Copy out the whole listing exactly as written, leaving the pictures behind.

## Data below
+++
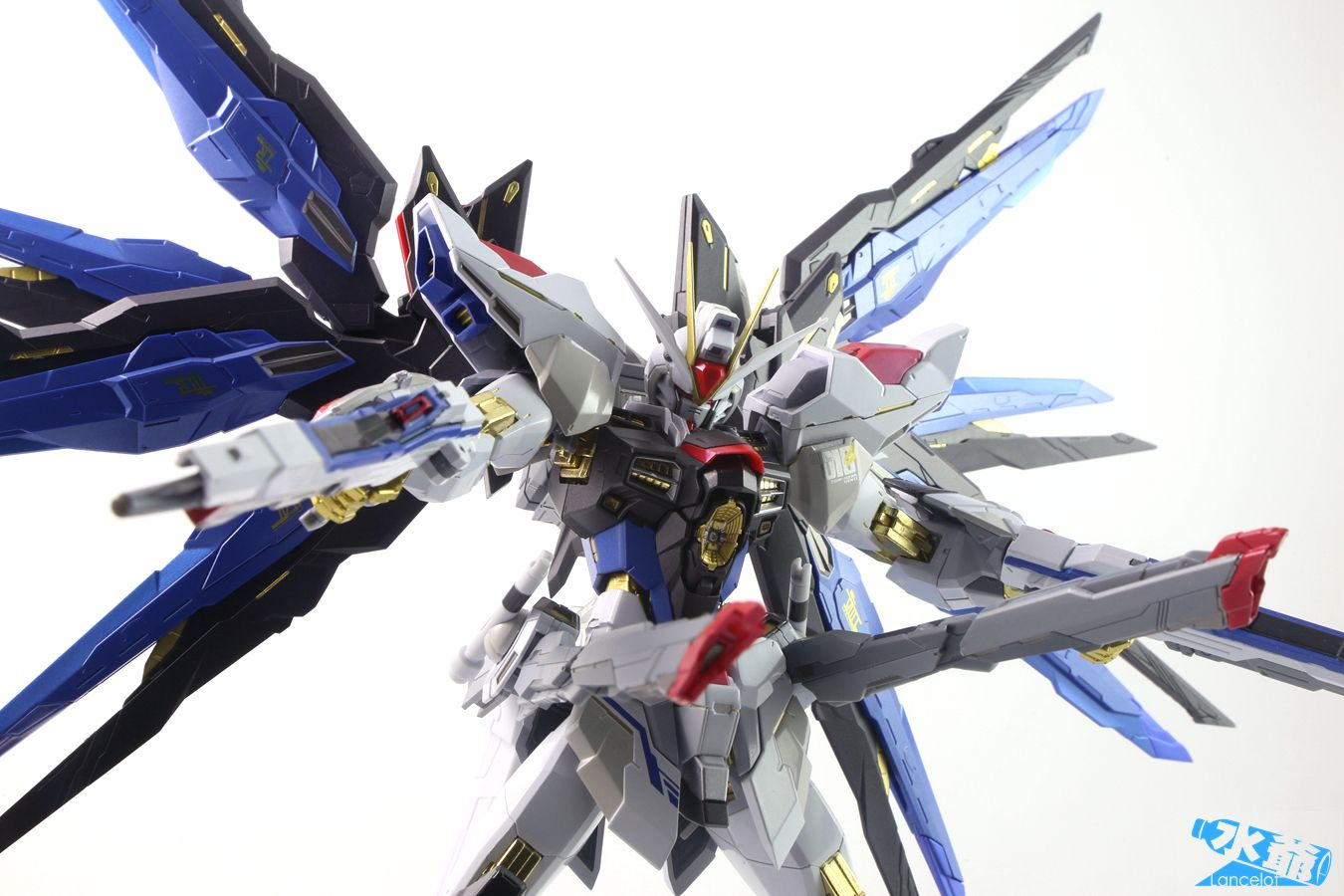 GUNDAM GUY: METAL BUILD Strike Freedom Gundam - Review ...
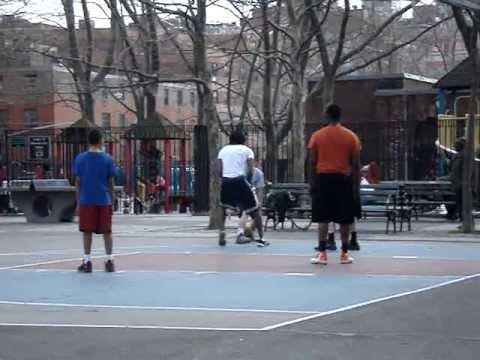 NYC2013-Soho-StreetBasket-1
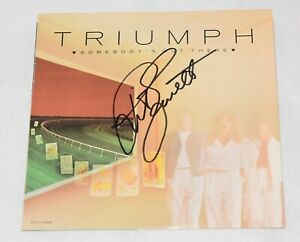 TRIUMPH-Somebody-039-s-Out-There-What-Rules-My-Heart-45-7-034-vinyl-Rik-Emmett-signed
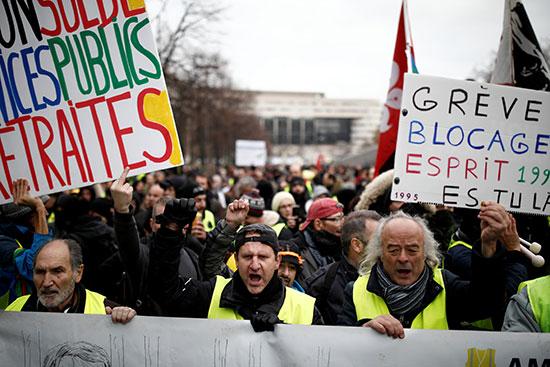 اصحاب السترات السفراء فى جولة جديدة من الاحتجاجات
+++
## Exercise response
 GUNDAM GUY: METAL BUILD Strike Freedom Gundam - Review ...
 NYC2013-Soho-StreetBasket-1
 TRIUMPH-Somebody-039-s-Out-There-What-Rules-My-Heart-45-7-034-vinyl-Rik-Emmett-signed
 اصحاب السترات السفراء فى جولة جديدة من الاحتجاجات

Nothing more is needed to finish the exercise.